I have decided to go with 22-250 or 243. I'm not sure yet which one, and it wont be until next year. I will need to buy reloading supplies for either caliber, but I have around 1300 small rifle primers and about 250 bullets in 22 cal. I have powder for both calibers, but no brass for either. Decisions, decisions, decisions.....


----------



## Scotty D. (Feb 23, 2012)

I made some good $$ when I sold my AR during the big panic -- made enough to buy 3 weapons!!!

So, I bought an .223 Axis Camo. I put an Accutrigger in it.... Tack-driver for less than $375 ( Accutrigger install included)


----------



## LeadHead (Feb 11, 2012)

Scotty, what was involved in installing an Accu-trigger? Supposedly they're not compatible with an Axis, but we all know rules are made to be broken.


----------



## Scotty D. (Feb 23, 2012)

It was basic... I skinned down the protrusions on both sides of the Accutrigger & viola!!! I used a mill, but a grinder or Dremel would work...Took about 5 minutes...

I also milled .100" off of the back (where the trigger pull adjustment screw is located).. This allows lighter pull settings.. Not necessary for installation, though... Mine is set @ 1lb 14oz... :smile:


----------



## Rediculous (Oct 16, 2013)

The only problem I have with an AR vs a bolt .223 is barrel ability. Alot of people think that all bolt rifles in whatever caliber are much more accurate than thier AR platform counterpart. This is because most AR's that the average joe buys are the "cheaper" models with 1-9 twist barrels that are moly or have low machine tolerances. I have found that a good barreled 1-8 or 1-7 twist AR in 5.56 .223 can be and is as accurate as the best bolt guns out there.
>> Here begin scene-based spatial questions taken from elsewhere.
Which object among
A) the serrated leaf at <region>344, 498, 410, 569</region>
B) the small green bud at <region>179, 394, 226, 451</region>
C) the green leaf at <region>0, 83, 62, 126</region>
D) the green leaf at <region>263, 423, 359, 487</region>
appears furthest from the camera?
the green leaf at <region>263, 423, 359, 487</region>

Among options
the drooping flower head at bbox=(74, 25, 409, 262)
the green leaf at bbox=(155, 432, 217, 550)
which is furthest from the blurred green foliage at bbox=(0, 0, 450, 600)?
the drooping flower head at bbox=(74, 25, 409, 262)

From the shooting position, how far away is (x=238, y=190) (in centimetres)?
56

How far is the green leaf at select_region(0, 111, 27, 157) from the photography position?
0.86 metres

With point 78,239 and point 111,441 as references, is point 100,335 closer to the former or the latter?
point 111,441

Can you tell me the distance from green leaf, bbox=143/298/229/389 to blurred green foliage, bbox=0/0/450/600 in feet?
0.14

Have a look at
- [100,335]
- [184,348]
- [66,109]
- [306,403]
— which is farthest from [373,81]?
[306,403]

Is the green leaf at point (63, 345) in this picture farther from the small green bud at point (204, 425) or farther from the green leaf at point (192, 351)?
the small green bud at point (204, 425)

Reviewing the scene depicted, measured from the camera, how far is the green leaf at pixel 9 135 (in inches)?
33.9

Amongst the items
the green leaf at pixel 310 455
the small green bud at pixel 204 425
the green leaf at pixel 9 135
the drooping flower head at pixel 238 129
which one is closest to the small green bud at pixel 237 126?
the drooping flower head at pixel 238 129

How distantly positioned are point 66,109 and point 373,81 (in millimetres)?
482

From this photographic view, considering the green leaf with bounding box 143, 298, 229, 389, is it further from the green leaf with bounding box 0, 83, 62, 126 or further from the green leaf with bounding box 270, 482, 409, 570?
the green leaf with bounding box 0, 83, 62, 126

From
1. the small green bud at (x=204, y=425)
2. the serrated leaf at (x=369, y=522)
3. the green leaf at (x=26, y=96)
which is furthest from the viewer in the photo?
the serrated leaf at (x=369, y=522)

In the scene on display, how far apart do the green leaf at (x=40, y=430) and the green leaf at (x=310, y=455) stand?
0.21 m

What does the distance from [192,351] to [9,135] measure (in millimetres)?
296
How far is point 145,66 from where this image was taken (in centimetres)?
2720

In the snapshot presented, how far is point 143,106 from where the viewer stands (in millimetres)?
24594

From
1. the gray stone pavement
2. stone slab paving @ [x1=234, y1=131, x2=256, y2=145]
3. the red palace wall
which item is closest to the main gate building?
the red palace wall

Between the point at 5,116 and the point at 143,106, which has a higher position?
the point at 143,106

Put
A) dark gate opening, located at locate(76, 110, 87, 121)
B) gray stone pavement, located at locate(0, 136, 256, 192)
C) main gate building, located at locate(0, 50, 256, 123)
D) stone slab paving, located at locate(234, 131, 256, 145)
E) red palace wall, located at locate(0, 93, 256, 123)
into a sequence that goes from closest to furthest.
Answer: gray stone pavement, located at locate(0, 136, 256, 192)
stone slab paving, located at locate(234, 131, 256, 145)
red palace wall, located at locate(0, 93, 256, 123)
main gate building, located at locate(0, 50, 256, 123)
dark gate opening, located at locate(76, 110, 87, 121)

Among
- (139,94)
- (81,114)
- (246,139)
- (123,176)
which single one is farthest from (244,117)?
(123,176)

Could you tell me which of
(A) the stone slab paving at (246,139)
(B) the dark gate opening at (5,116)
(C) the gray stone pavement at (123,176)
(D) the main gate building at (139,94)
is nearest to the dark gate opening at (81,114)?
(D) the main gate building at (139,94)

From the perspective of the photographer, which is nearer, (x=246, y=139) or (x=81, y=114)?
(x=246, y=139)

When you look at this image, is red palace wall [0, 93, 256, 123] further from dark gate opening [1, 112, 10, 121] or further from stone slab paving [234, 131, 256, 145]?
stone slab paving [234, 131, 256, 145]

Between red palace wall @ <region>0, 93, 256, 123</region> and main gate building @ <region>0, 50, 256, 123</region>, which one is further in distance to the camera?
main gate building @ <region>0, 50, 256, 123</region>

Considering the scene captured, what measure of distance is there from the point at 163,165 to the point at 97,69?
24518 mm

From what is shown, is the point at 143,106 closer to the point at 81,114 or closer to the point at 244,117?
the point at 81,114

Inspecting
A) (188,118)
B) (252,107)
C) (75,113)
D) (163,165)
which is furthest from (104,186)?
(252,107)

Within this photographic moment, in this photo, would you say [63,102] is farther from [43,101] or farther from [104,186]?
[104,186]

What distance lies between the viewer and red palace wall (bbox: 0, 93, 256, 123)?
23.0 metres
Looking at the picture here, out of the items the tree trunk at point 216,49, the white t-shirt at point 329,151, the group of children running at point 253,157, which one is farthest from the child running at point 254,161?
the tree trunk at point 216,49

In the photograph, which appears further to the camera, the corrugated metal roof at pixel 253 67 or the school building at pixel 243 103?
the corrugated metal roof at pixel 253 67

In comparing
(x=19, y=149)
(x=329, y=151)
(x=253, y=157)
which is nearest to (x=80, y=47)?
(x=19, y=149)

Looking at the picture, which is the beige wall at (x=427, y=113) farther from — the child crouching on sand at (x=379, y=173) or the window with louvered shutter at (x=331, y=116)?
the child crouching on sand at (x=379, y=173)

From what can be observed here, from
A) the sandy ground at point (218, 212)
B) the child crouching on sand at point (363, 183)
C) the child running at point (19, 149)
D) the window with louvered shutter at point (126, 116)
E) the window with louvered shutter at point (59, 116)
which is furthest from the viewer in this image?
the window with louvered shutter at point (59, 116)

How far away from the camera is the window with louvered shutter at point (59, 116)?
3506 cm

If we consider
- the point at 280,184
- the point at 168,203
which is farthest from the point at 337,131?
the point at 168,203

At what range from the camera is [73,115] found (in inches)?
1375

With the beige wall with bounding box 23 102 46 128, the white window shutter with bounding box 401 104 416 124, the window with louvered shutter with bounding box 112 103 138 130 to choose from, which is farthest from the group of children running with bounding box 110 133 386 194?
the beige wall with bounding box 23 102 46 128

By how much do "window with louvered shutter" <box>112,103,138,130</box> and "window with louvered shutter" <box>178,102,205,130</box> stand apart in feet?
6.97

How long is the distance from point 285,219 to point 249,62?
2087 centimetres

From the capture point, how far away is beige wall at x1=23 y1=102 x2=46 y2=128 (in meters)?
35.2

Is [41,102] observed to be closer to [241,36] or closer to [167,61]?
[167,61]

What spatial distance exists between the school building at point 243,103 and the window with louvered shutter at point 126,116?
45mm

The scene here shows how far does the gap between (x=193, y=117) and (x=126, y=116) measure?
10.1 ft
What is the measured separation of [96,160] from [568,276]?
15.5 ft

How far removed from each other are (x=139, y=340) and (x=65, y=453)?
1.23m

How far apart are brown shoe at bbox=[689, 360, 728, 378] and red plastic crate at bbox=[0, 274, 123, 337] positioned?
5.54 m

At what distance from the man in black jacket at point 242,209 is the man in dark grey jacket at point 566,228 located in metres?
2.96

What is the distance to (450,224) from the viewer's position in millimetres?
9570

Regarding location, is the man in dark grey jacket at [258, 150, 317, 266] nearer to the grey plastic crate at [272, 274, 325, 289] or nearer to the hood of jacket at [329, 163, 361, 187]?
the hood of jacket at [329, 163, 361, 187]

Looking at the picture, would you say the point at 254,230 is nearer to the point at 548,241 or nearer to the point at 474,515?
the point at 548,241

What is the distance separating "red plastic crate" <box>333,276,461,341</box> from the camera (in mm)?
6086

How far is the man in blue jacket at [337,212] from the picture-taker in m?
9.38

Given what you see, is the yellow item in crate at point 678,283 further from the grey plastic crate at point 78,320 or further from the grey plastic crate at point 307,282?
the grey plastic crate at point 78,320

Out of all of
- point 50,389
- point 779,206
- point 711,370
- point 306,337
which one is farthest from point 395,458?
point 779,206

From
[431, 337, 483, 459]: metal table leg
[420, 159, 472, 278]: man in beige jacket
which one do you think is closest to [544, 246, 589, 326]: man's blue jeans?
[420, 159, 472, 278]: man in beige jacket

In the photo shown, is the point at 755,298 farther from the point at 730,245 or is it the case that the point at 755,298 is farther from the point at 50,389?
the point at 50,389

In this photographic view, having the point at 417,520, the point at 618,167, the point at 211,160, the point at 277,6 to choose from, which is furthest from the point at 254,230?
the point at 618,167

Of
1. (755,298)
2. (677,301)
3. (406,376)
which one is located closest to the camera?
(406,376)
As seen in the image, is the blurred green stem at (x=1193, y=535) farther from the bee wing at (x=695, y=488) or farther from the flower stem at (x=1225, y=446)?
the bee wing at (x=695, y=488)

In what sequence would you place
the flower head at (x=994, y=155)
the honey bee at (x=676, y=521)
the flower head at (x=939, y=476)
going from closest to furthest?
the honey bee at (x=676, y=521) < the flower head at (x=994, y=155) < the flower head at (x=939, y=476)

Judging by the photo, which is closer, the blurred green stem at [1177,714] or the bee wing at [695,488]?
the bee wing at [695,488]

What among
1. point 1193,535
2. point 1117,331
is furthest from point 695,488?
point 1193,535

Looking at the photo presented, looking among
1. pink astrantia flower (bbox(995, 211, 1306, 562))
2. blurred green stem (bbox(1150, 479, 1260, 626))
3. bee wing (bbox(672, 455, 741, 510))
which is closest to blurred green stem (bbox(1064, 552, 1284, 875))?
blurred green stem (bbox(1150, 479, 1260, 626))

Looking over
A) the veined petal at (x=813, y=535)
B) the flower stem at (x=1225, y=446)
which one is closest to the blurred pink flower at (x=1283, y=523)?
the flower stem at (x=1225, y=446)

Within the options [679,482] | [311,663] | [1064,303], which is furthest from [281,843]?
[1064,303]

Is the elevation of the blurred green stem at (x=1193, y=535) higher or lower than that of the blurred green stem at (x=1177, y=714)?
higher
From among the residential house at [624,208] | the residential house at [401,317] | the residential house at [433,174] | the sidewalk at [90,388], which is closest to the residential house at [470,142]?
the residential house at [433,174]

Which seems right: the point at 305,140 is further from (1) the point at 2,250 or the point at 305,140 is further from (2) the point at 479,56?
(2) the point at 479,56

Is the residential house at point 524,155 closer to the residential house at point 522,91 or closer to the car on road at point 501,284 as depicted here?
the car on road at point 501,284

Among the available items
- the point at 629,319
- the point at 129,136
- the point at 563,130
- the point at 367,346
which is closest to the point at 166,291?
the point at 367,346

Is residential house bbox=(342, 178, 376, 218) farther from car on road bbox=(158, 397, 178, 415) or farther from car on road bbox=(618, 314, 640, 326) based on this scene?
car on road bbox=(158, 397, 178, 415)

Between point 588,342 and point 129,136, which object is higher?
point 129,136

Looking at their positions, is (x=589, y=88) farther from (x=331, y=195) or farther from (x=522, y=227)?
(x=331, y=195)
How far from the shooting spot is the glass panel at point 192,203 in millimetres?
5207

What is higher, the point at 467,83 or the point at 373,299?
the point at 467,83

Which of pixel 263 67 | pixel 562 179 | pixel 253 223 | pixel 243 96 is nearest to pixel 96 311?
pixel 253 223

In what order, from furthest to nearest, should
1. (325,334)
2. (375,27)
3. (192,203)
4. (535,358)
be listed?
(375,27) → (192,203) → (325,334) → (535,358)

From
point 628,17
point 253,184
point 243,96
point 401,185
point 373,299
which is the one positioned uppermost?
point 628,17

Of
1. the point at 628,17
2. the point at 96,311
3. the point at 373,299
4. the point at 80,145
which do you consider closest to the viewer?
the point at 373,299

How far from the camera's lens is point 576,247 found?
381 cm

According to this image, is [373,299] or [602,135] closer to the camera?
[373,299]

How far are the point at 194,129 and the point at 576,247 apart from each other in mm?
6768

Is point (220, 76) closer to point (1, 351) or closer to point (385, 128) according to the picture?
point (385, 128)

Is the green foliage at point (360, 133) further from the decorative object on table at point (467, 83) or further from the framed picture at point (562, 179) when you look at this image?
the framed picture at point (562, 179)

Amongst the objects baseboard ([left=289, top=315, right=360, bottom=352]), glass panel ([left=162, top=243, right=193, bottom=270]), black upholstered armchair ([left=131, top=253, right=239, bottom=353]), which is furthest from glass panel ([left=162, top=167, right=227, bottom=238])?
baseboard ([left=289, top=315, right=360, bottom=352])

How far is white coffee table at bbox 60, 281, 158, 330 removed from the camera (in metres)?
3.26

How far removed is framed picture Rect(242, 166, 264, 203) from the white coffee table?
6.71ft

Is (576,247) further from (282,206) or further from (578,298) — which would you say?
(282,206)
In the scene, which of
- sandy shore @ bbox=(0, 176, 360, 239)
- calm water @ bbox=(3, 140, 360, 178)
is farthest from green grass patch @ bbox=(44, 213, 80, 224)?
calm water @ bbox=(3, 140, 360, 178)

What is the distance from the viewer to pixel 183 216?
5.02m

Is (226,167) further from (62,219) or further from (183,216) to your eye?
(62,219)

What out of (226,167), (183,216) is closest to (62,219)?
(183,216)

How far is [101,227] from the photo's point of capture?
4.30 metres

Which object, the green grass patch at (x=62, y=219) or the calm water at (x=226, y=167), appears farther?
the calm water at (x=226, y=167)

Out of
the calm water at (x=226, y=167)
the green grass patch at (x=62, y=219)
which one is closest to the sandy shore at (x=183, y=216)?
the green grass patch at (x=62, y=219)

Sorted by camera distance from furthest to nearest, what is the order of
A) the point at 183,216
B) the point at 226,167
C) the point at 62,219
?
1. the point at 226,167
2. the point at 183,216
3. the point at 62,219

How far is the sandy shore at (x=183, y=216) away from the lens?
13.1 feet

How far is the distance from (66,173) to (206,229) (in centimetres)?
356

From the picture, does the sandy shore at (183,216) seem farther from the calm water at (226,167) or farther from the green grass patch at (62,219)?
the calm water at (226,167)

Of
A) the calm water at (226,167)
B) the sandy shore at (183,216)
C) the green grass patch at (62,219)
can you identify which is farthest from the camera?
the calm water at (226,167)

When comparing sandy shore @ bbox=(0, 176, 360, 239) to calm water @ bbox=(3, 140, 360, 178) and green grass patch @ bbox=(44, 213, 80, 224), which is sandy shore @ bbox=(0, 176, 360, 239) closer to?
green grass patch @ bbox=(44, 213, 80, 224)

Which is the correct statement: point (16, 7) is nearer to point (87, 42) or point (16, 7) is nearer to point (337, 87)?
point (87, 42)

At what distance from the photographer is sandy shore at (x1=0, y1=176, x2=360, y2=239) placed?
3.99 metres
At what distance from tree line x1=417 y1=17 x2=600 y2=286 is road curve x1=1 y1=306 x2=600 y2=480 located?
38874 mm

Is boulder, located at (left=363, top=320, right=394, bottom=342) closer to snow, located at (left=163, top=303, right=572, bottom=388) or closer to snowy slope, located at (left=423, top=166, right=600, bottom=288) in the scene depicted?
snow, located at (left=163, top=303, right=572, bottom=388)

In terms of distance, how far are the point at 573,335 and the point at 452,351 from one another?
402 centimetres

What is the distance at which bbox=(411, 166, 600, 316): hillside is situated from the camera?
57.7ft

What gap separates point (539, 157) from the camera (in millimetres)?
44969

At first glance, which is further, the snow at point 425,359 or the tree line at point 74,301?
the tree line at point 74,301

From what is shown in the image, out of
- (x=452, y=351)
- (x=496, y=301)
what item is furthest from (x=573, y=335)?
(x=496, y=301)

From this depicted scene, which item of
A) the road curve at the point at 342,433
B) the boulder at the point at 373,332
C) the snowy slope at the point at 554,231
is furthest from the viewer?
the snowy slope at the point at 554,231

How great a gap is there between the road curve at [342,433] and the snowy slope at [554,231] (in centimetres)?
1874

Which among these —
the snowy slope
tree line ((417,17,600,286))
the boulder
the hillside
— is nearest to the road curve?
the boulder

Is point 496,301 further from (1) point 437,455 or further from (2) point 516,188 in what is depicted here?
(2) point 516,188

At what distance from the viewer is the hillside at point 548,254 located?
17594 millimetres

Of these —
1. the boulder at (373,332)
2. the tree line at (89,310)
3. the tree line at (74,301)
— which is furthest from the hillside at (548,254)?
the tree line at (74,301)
Price for these is not bad if you can throw one together at home (really not that difficult) around $700 for w/out optics if you shop around. Reason being bolt guns come in 1-12 1-10 twist barrels for the most part and cannot handle the heavy .223 5.56 loads. I run 70 grain barnes tsx's and they are hammers...kill deer, coyotes, pigs, etc. Ranges may be an issue if you live out west but out at 300 yards the barnes 70g tsx is still rolling 1850 fps and thats about the limit for it's expansion.


----------



## Bigdrowdy1 (Jan 29, 2010)

I love my AR's but I love my bolt guns as well.My AR is 6 1/2 lb without scope. I don't carry them assault 30 round clips as they add weight I prefer the 10 round mags. If I do my part I only need a few to do most shooting.









The bench bipod is for picture purposes only. i carry sticks in the field.

The next pics are of some loads I was working up at 100 yds and the last pic was free handed emptying a clip standing with a fairly fast pace just for S&G's. These are older pics and I have even dial this in more but the rifle hasn't changed. When I head out this is the one I grab. i have bolts in my varmint calibers but this is my companion.

































P.S. please notice this is not the evil brand of AR's


----------



## hassell (Feb 9, 2010)

Some nice shooting there BigD.


----------



## youngdon (Mar 10, 2010)

Nice shooting is Right. Not an evil rifle ? Lol doesn't that fall under the " lipstick on a pig" rule ?


----------